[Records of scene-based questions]
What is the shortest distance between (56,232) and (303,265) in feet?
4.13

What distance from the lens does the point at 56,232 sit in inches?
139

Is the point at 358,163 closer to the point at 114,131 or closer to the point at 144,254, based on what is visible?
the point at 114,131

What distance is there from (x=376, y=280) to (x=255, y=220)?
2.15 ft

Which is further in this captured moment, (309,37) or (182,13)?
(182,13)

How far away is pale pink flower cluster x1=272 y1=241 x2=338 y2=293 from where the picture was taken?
==
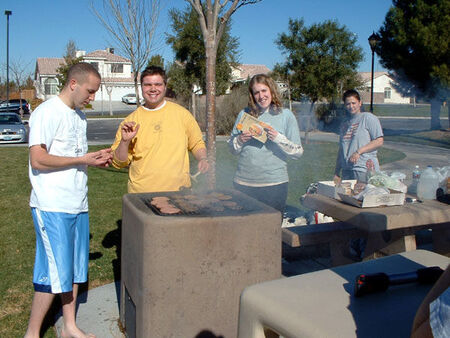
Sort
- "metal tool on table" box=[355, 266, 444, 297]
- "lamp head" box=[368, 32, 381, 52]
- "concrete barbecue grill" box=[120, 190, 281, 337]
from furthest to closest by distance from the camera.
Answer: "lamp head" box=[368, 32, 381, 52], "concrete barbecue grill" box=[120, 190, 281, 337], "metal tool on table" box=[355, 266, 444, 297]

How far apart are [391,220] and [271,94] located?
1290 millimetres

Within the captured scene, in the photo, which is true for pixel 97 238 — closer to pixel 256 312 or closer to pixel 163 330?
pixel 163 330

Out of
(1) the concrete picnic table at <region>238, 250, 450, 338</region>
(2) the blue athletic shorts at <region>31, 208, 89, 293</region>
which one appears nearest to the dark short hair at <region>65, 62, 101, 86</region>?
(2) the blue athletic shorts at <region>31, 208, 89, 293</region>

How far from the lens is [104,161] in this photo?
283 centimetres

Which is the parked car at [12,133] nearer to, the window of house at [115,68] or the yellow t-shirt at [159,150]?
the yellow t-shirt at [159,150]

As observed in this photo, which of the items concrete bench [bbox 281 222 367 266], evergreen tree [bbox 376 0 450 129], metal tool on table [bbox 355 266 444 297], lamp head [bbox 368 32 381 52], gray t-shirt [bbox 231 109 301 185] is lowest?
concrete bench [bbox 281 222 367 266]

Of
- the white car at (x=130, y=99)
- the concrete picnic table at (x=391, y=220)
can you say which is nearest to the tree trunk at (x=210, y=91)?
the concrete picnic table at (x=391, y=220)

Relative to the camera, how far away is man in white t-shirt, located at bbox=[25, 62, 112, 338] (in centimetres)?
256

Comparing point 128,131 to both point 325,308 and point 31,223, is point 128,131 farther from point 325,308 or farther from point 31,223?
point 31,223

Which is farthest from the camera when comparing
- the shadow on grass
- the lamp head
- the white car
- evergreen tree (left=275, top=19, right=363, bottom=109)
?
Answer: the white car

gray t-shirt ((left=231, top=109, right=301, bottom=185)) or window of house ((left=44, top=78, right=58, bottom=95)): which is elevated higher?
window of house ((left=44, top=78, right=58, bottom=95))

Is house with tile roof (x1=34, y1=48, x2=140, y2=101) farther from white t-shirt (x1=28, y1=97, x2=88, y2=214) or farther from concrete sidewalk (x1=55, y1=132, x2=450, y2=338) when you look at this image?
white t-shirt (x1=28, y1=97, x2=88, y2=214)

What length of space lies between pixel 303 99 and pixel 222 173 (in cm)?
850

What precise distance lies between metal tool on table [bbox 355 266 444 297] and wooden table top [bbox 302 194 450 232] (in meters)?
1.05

- Set exercise
Return each line of the records above that contains the word "when", matching case exactly.

- The completed task
Which is farthest from the camera when comparing
Is house with tile roof (x1=34, y1=48, x2=140, y2=101) farther from white t-shirt (x1=28, y1=97, x2=88, y2=214) or farther from concrete sidewalk (x1=55, y1=132, x2=450, y2=338) when you look at this image?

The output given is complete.